The prohibition on working applies to the Shabbath (Saturday) and also to the following Jewish holidays:
- Pesach (Passover): 2 x 2 days
- Shavuot (Feast of Weeks): 2 days
- Rosh Hashana (New Year): 2 days
- Yom Kippur (Day of Atonement): 1 day
- Sukkot (Feast of Tabernacles): 2 days
- Simchat Torah (Joy of the Torah): 2 days
According to the Jewish calendar, each day begins on the previous evening. On the Shabbath and the holidays, the rules must be observed on the preceding evening approximately one hour before sunset until the last day one hour after sunset. Accurate times are published by the Rabbinical authorities responsible for the area.

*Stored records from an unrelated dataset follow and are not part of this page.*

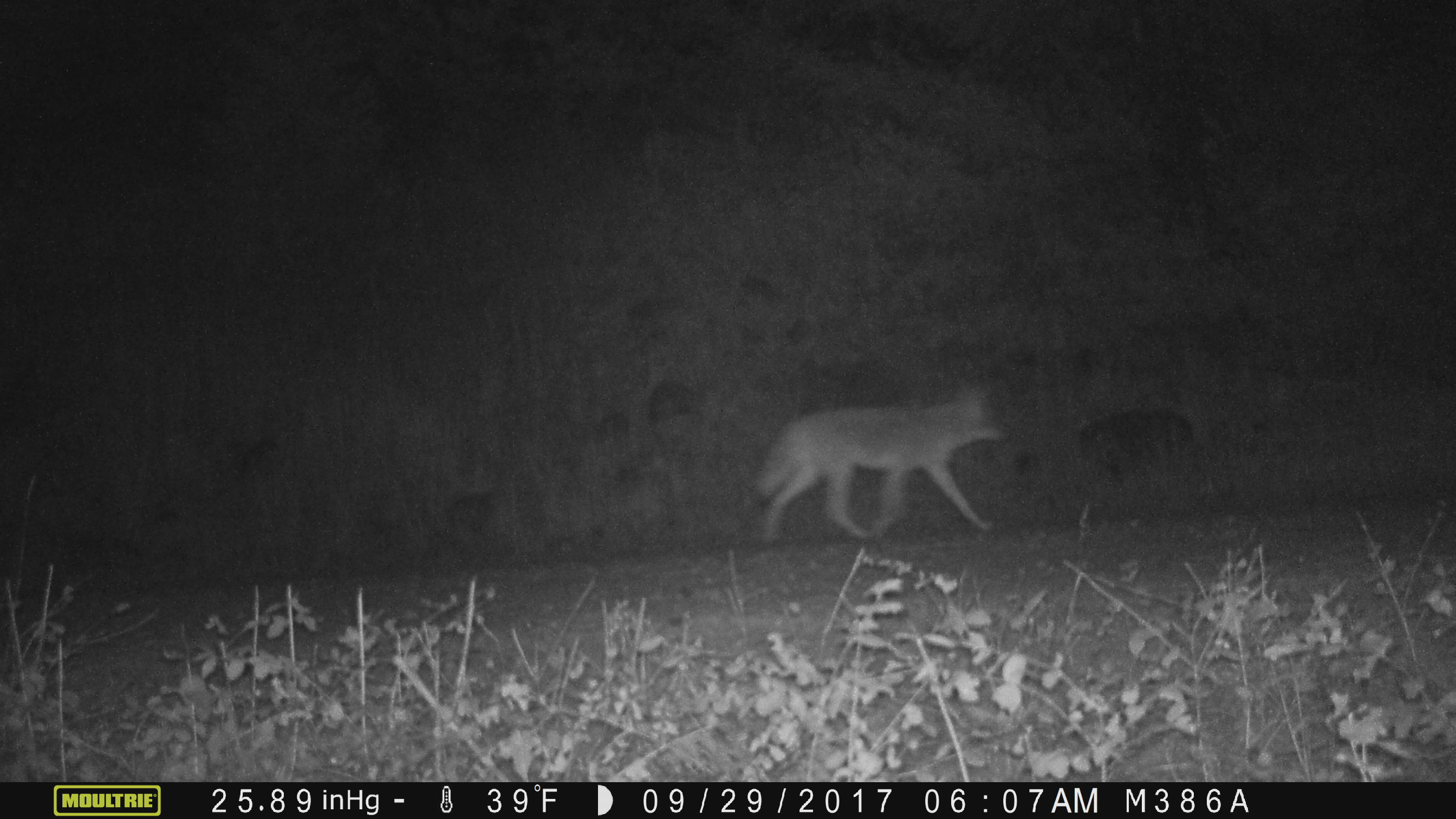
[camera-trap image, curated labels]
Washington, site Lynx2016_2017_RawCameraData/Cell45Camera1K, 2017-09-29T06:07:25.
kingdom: Animalia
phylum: Chordata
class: Mammalia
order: Carnivora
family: Canidae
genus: Canis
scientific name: Canis latrans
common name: coyote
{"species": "Canis latrans (coyote)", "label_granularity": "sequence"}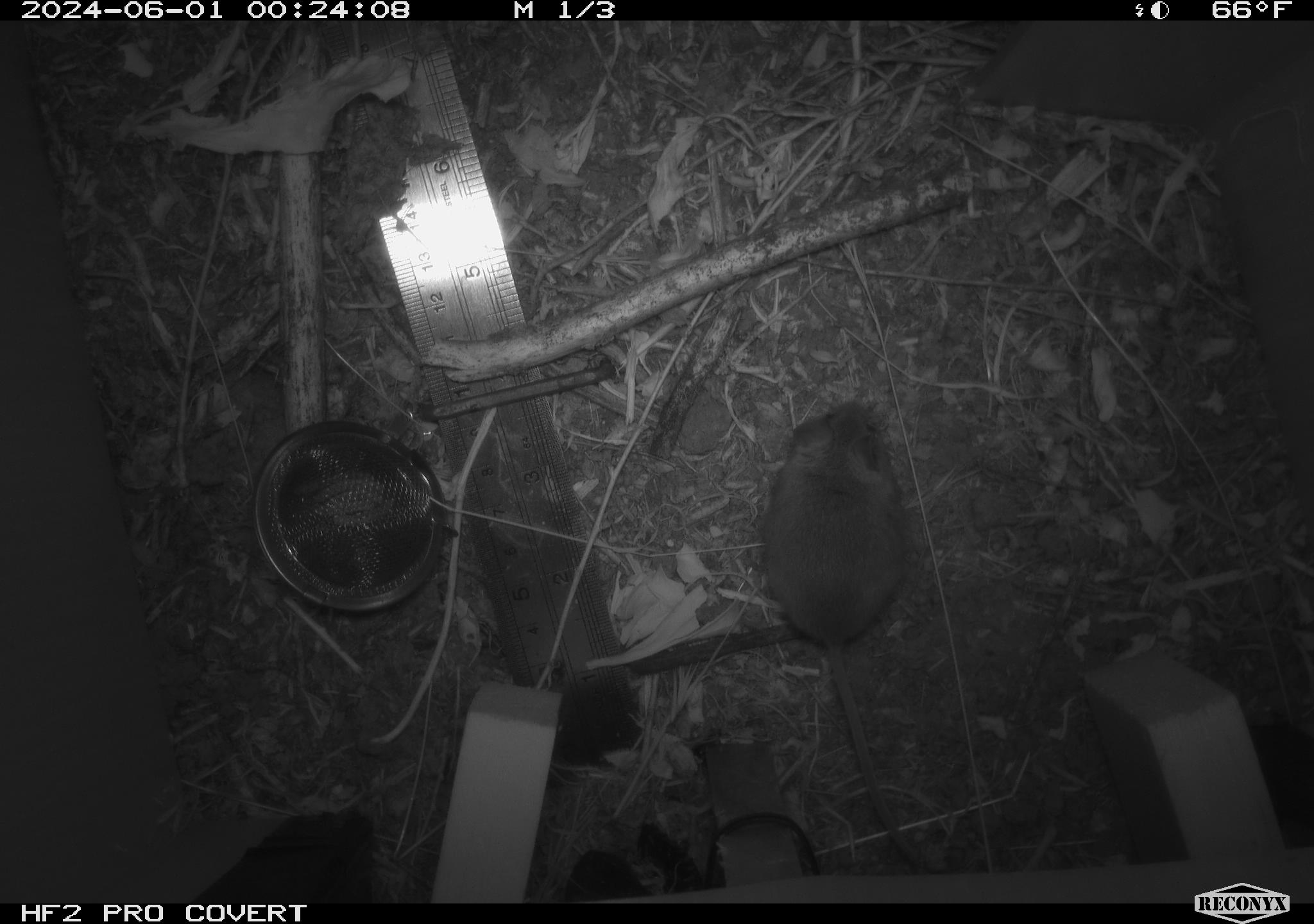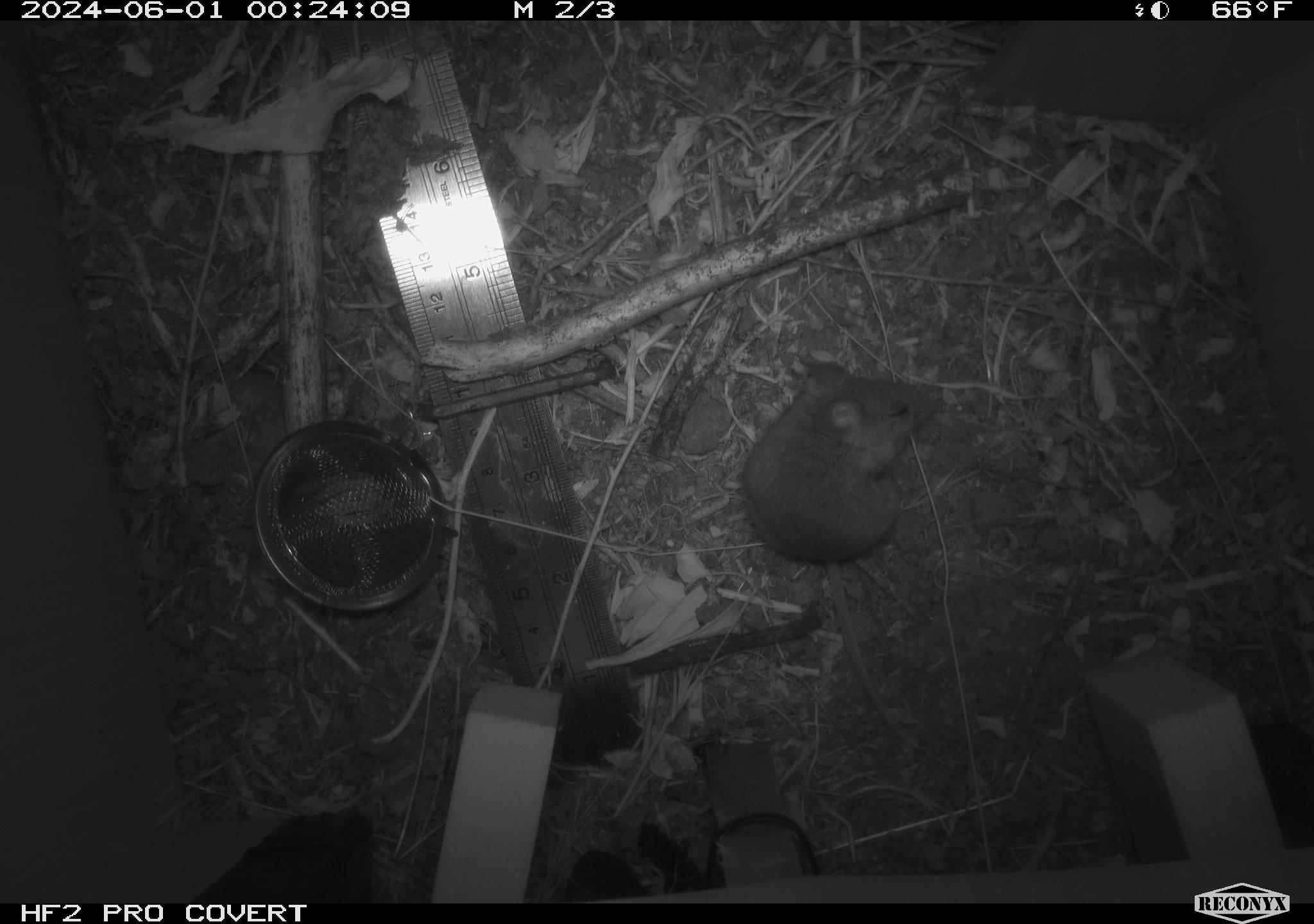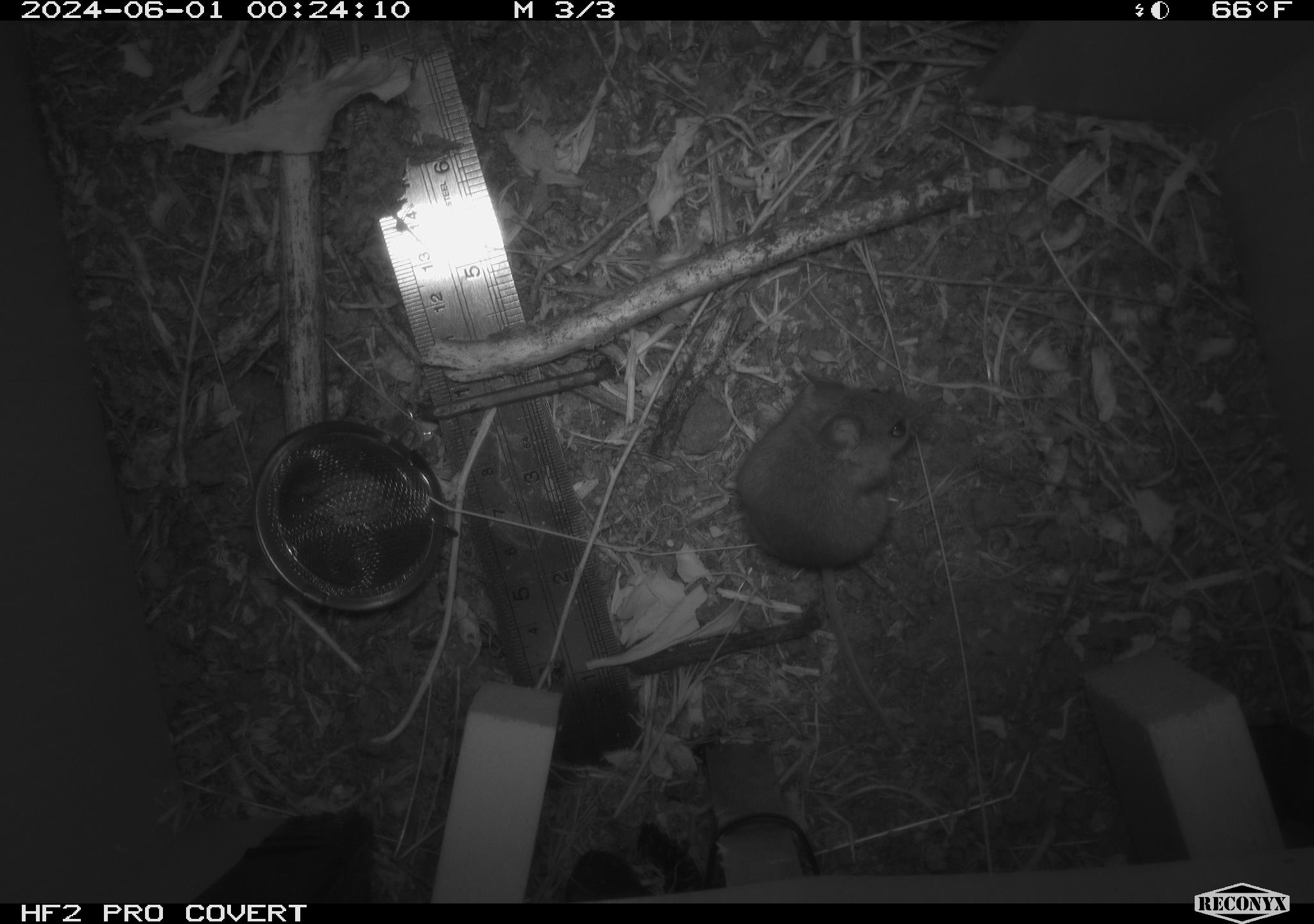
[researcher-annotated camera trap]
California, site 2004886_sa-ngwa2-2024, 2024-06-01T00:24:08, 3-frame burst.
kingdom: Animalia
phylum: Chordata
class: Mammalia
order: Rodentia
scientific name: Rodentia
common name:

Protection from the Federal Court for the freedom to observe holidays and rest days
The right to observe the holidays and rest days and the associated dispensation for schoolchildren applying to school attendance are protected by the Swiss Federal Court. Its ruling of 1st April 2008 (BGE 134 I 114) required any school intending to hold examinations on a Saturday or holiday to produce an alternative solution. In reaching this decision, the Federal Court weighed the interest of the schoolchildren and their need to observe the commandment on keeping the Shabbath as a day of rest and found it more compelling than the public interest in examining all candidates together on a Saturday.